Plant these delicious tidbits where they are easier to reach than your precious morning glory or newly sprouted cucumber.

Because they have been running away to avoid eagles, owls, neighbor dogs, etc. Trust me: they will choose the things you grow, which are located in the first place.

Rabbits are the original fans of "low-lying fruits".

Some gardeners may think that this "living and letting live" is a bit excessive. But I like to think that when I grow several mungbean plants in the field, I am pragmatic and gentle, so that my harvest will not be affected.

Planting plants they don't like

Different from humans, humans are very persistent about which flowers they think can be eaten. Our rabbit friends will also eat zinnia, mustard, dahlia and thousands of other flowers.

They also eat vegetables, stems (if they are soft), fruits (including tomatoes), and vegetables from corn to cucumbers to peppers.

If you notice that your garden is attractive, you may want to choose some plants that rabbits will not eat.

Some of the flowers on the list include Mexican marigold, dusty mills, lavender, yarrow, iris grass, Russian sage and Stylophorum.

In terms of vegetables, they avoided all onions. If you have never planted onions, chives, leeks or garlic, this may be your opportunity!

However, if your passion is gladiolus and wax gourd, you will not be willing to plant only Russian sage and chives.

But you can choose to put the rabbit's favorite plants in the elevated bed or fence area, and plant the plants they ignore in the garden that you cannot easily protect.

raised garden bed

Use smell on them

If you have tried all these strategies, but still feel that you are the reluctant owner of the 24-hour salad bar, please consider the rabbit's sense of smell.

For example, scattering bone powder around the plant you most want is a natural deterrent, although it also smells bad to humans.

You can also let your dog leave his scent and make a commotion when he does.

Let Fido play near the garden in the evening. The cute furry animals may cross your garden from their safe harbor list.

However, don't go to the myth of camphor pill.
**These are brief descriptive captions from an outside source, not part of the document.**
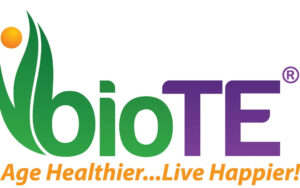 bioTE-opt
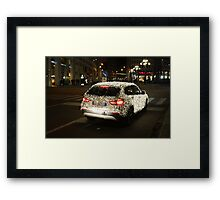 Sleigh? What Sleigh?!! A BMW with Christmas Lights. Milan 2010 Framed Print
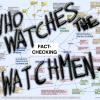 Fact-checking: Кто решает, во что нам верить?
Although they may play a deterrent role for a period of time, they can only work in a narrow space.

They contain unsafe chemicals used around vegetables or any edible plant.

They have pesticides (hence the name camphor pill), which can kill many insects and may harm other types of wild animals or young people.
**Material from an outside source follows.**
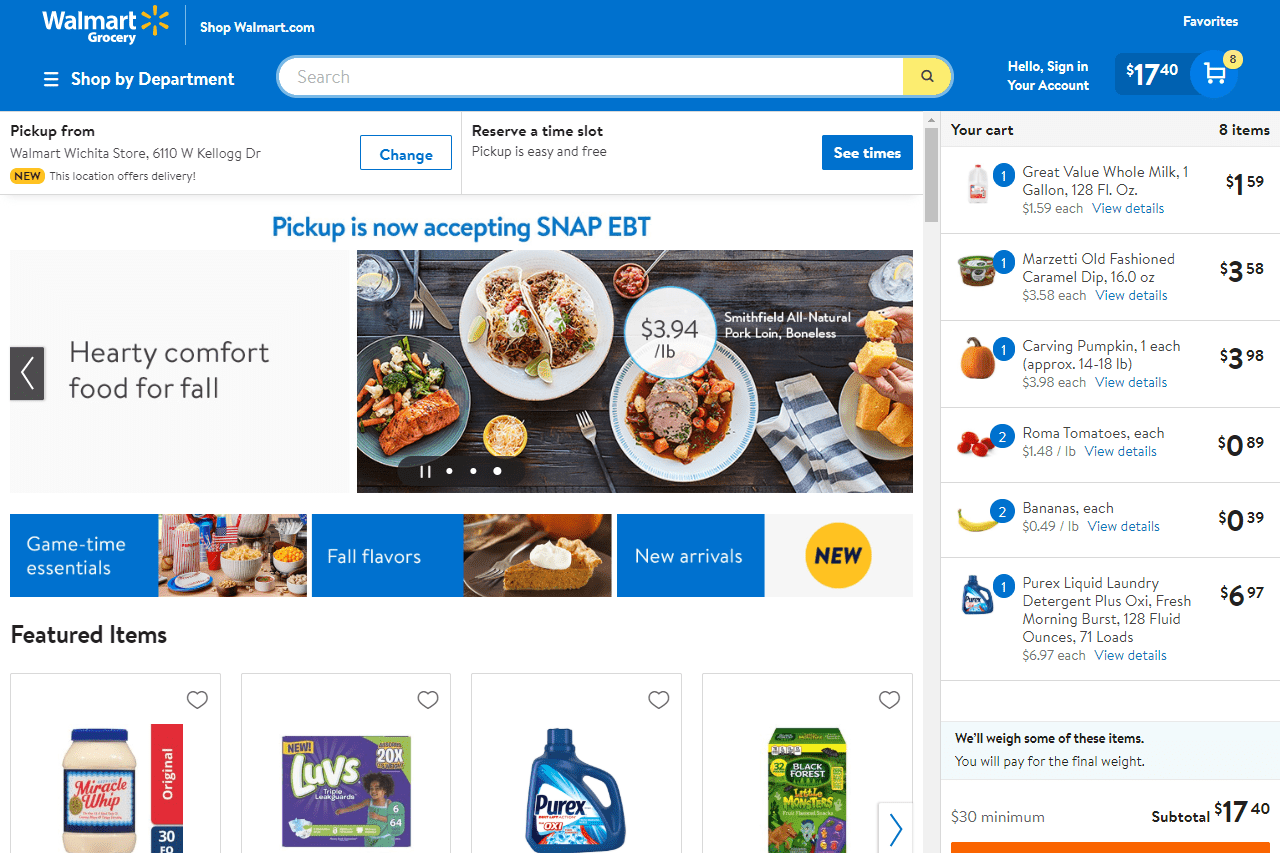 The 8 Best Online Grocery Shopping Sites In 2020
There's nothing to see here, Peter Rabbit

Even if you don't have a vulnerable child in this place, the simplest way is to try to take all measures to prevent rabbits from harming, without eliminating cute animals.

Nobody likes Mr. McGregor and that dog pitchfork, you know.

The less attractive your garden and yard are, the fewer rabbits you will have. Because they are often hunted, they will find the simplest shelter and food source they encounter.

Don't let your garden become the bed and breakfast of FooFoo. You may avoid most of the problems they may cause.

If rabbits eat these, I will still get my "real crops" on the bed in the distant raised garden.